Das Gedicht wurde von Karl Ludwig von Woltmann geschrieben, der am 9. Februar 1770 geboren wurde und am 19. Juni 1817 starb. Es kann zeitlich in die Epoche der Romantik eingeordnet werden, die von etwa 1795 bis 1848 dauerte.

Der erste Eindruck des Gedichts ist von einer starken Naturverbundenheit geprägt. Die Natur und ihre Schönheit werden als Quelle der Inspiration und Heiligtum der Menschheit dargestellt.

Der Inhalt des Gedichts besteht aus einer Lobeshymne auf die Kunst und ihre verschiedenen Ausdrucksformen. Der Autor betont, dass die Kunst den Menschen mit der Göttlichkeit verbindet, seinen Geist in die Höhen des Wissens und der Ästhetik erhebt und ein Tor zur Unendlichkeit öffnet. Es wird auch kritisiert, dass Staaten und Gesellschaften oft die Kunst und Kultur vernachlässigen und stattdessen dem Laster und der Unterdrückung Raum geben. Der Autor ruft dazu auf, die Kunst zu schätzen und zu fördern, da sie den Menschen zu höheren Zielen führt.

Das Gedicht hat eine regelmäßige Struktur mit 16 Strophen zu je 4 Versen. Diese symmetrische Struktur verstärkt den Eindruck von Harmonie und Klarheit. Die Sprache ist poetisch und bildreich, was typisch für die Romantik ist. Es werden metaphorische Vergleiche verwendet, um die Bedeutung und Wirkung der Kunst zu verdeutlichen.

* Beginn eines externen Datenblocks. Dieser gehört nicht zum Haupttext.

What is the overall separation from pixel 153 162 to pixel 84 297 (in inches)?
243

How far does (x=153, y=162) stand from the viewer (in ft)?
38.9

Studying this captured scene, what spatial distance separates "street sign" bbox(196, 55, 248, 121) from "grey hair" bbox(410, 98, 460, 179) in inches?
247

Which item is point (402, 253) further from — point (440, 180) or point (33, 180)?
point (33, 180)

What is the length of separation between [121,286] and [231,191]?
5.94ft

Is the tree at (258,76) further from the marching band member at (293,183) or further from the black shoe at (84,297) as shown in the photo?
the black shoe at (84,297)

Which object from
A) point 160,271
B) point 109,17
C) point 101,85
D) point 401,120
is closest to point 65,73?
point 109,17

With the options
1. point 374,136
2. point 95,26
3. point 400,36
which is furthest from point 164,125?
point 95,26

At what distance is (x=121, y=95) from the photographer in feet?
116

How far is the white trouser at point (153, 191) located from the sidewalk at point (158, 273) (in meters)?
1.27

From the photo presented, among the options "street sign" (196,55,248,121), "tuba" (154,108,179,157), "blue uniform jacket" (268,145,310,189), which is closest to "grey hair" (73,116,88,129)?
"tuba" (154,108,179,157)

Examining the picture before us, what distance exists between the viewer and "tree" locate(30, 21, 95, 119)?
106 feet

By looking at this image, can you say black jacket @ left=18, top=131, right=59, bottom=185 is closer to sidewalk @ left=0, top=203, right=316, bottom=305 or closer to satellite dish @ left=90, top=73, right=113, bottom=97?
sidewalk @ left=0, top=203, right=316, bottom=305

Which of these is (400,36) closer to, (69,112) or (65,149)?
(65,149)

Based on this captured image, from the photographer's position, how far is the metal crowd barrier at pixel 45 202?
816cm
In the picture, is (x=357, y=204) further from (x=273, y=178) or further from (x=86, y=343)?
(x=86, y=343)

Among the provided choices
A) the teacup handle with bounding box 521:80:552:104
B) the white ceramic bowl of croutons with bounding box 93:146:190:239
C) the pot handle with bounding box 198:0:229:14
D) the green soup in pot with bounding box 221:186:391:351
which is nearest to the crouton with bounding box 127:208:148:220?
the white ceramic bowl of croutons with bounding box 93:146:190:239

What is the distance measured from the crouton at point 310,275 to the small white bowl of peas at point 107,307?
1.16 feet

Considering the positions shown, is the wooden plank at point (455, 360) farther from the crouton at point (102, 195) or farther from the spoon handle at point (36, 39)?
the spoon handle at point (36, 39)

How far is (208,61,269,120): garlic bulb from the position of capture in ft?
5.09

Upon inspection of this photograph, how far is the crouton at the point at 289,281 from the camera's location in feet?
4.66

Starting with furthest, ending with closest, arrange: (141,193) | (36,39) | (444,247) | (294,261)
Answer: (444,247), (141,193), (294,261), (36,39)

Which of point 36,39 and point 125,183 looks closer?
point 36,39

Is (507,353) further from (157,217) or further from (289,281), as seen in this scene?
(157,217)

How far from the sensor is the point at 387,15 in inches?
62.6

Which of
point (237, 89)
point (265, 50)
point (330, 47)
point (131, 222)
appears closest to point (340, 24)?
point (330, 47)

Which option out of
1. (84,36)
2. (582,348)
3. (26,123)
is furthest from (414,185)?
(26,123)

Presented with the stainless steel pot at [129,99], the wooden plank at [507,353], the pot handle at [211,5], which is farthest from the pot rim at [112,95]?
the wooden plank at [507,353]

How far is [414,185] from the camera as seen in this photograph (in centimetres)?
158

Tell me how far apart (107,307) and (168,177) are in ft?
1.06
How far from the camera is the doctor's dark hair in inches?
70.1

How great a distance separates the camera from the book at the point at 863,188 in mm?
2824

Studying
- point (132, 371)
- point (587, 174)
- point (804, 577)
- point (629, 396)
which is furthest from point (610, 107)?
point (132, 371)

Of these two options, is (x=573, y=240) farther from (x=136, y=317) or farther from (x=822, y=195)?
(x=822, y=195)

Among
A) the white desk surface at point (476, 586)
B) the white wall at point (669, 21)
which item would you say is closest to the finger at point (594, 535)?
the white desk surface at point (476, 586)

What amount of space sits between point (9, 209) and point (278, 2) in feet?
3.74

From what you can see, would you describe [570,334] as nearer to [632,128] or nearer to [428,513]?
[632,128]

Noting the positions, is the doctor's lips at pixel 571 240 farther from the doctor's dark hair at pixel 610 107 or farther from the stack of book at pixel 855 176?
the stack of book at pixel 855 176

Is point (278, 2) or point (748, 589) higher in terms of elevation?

Die Natur wird als Quelle der Inspiration dargestellt, während die Kunst als Mittel dient, um die Sinne und den Geist zu erheben. Die Sprache ist leidenschaftlich und ideenreich, um die Bedeutung der Kunst für das menschliche Leben zu unterstreichen.

Weitere Informationen

Der Autor des Gedichtes „Die Kunst“ ist Karl Ludwig von Woltmann. Woltmann wurde im Jahr 1770 in Oldenburg geboren. Im Jahr 1796 ist das Gedicht entstanden. Erschienen ist der Text in Neustrelitz. Eine Zuordnung des Gedichtes zur Epoche Klassik kann aufgrund der Entstehungszeit des Gedichtes bzw. der Lebensdaten des Autors vorgenommen werden. Prüfe bitte vor Verwendung die Angaben zur Epoche auf Richtigkeit. Die Zuordnung der Epoche ist auf zeitlicher Ebene geschehen. Da sich Literaturepochen zeitlich überschneiden, ist eine reine zeitliche Zuordnung häufig mit Fehlern behaftet. Das 393 Wörter umfassende Gedicht besteht aus 64 Versen mit insgesamt 16 Strophen. Weitere bekannte Gedichte des Autors Karl Ludwig von Woltmann sind „Die Rache der Elfen“, „Die Treue“ und „Die Verheissung“. Auf abi-pur.de liegen zum Autor des Gedichtes „Die Kunst“ keine weiteren Gedichte vor.